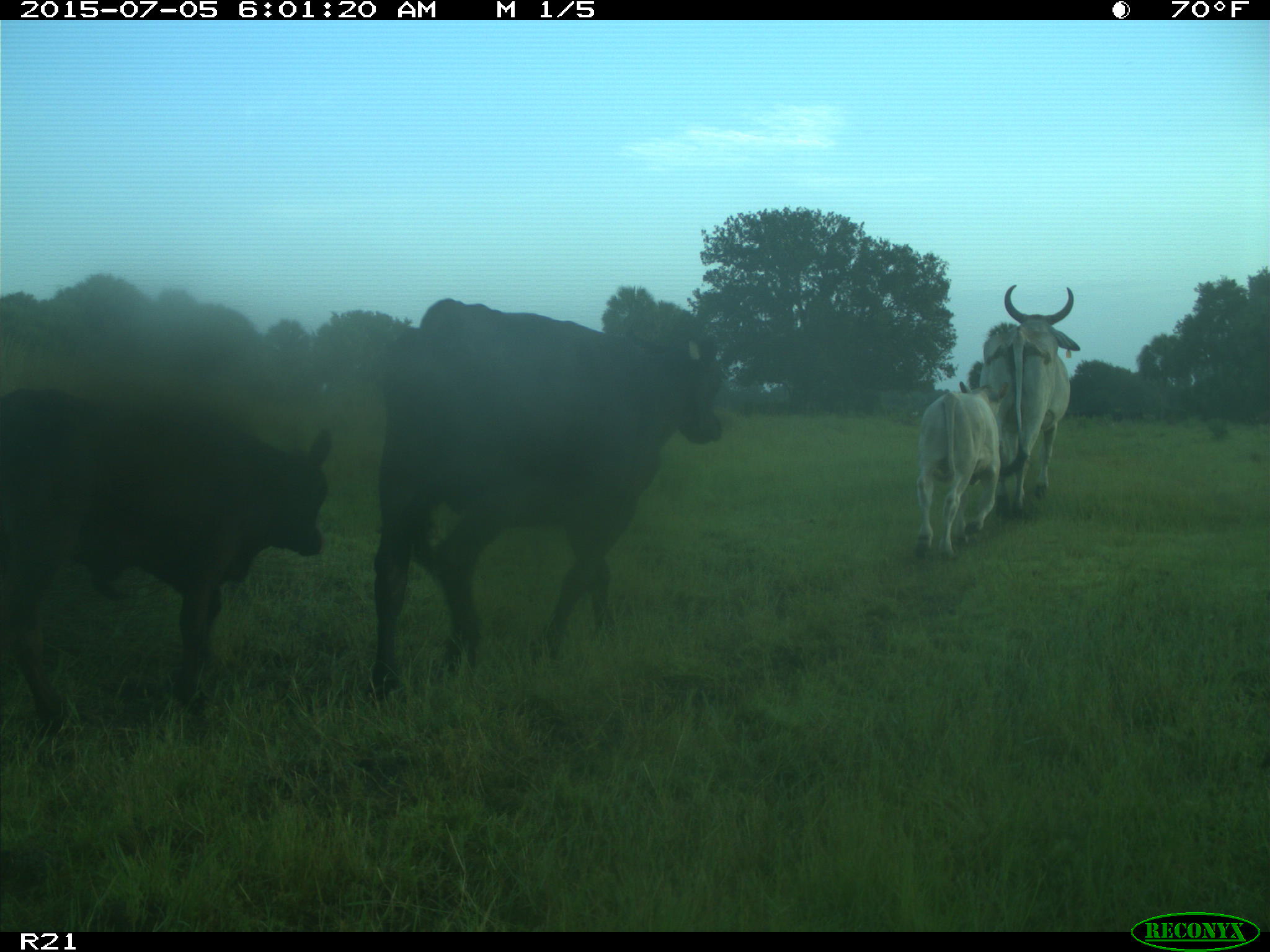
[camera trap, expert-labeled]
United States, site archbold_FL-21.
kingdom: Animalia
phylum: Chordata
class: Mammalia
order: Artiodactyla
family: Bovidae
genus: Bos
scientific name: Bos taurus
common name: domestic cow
==*==
REQUIRED WORK: Write out the material exactly, excluding pictures.

SOLUTION TO THIS TASK:
[camera trap, expert-labeled]
United States, site archbold_FL-21.
kingdom: Animalia
phylum: Chordata
class: Mammalia
order: Artiodactyla
family: Bovidae
genus: Bos
scientific name: Bos taurus
common name: domestic cow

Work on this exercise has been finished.